> _Your tasks_
**a)** In two sentences, summarize the floor and fractional parts text below.
**b)** The floor and fractional parts text below breaks the integral of x times the floor of x from 0 to 4 into several parts. List all of those parts.

> _Source text_
<<<<

Floor+fractional parts

$\begin{aligned} I & = \int_0^4 \{ x \} \lfloor x \rfloor \, dx \\ & = \sum_{k=0}^3 \int_k^{k+1} (x - k)k \, dx \\ & = \sum_{k=0}^3 \left[ \frac{kx^2}{2} - k^2x \right]_k^{k+1} \\ & = \sum_{k=0}^3 \left( \frac{k(2k+1)}{2} - k^2 \right) \\ & = \sum_{k=0}^3 \frac{k}{2} = \frac{1}{2} \sum_{k=1}^3 k = \frac {3 \cdot{} 4}{2 \cdot{} 2} = \boxed{3} \end{aligned}$

the integral above equals

$\displaystyle\int _{ 0 }^{ 4 }{ x\left\lfloor x \right\rfloor dx } -\displaystyle\int _{ 0 }^{ 4 }{ \left\lfloor x \right\rfloor ^{ 2 }dx }$ we break the first integral into multiple parts,namely,

$\displaystyle\int _{ 0 }^{ 1 }{ 0dx } +\displaystyle\int _{ 1 }^{ 2 }{ x } +\displaystyle\int _{ 2 }^{ 3 }{ 2xdx } +\displaystyle\int _{ 3 }^{ 4 }{ 3xdx }$

and the second integral is the sum of squares of the natural numbers from 0 to 3

making our answer $\boxed{3}$

This question becomes relatively straightforward if we consider the integration as the area under the graph. The graph for $y= \{ x \}$ is like a sawtooth wave, and the graph for $y=\left\lfloor x \right\rfloor$ is like a staircase - multiplying these together gives a graph with the following shape: The integral is simply the area of the three triangles formed. $\int_0^4 \{ x \} \lfloor x \rfloor \, dx = \dfrac{1}{2}+1+\dfrac{3}{2}=\large \color{#20A900}{\boxed{3}}.$

Break them in the intervals of 1 unit and the floor function would reduce to integer and in 1 interval integration of fractional part is always 0.5 hence the answer is $( 1 + 2 + 3 ) × 0.5 = \boxed{3}$

>>>>

> _Material provided_

<<<<

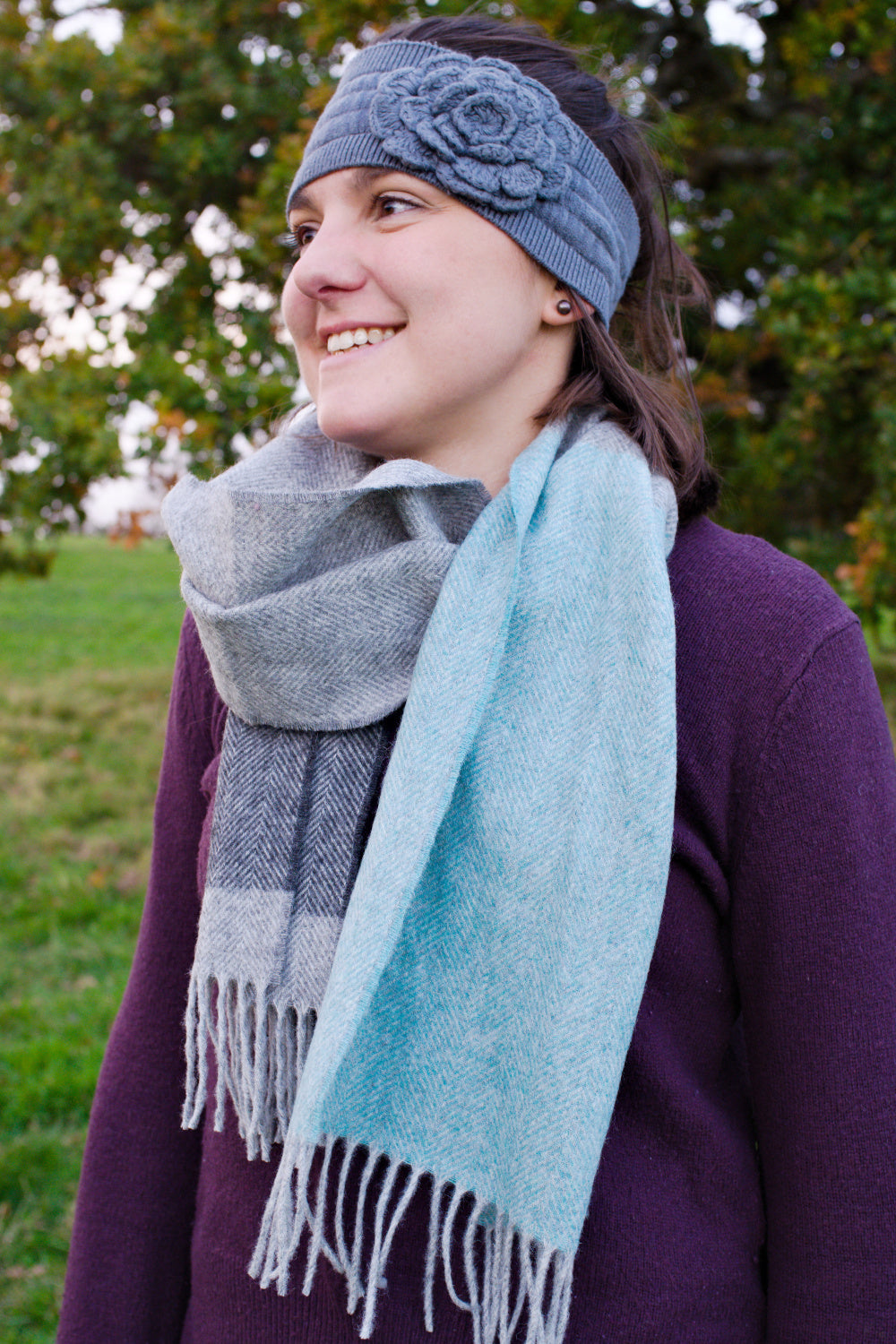A woman wearing a grey and blue lambswool scarf wrapped around her neck. 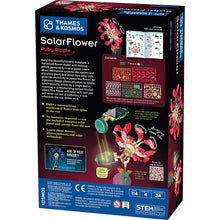 Load image into Gallery viewer, This image displays the back of the "SolarFlower Ruby Ripple" packaging box, which features a detailed, dark breakdown of the engineering kit's features, diagrams of the building plastic frames, and a prominent illustration of a green solar panel collecting light to power the flower's movement. The bottom section includes a bright blue banner highlighting that the STEM educational kit contains 114 pieces, alongside necessary regulatory labels, age warnings, and a square QR code to view the sculpture moving.
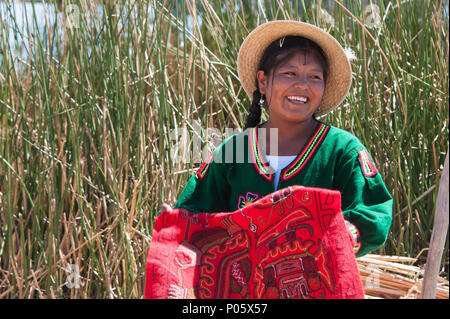 Local residents welcome tourist visiters to Uros, the floating Islands in Peru Stock Photo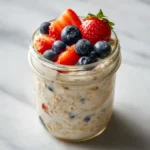 weight watchers overnight oats with berries in mason jar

>>>>

> _Results_
**a)** The text gives several ways to evaluate the integral from 0 to 4 of the fractional part of x times the floor of x: splitting it over unit intervals, rewriting it as a difference of two integrals, treating it as the area of three triangles, and using the fact that the fractional part integrates to 0.5 over each unit interval. Every approach arrives at the value 3.

**b)**
- The integral of 0 from 0 to 1
- The integral of x from 1 to 2
- The integral of 2x from 2 to 3
- The integral of 3x from 3 to 4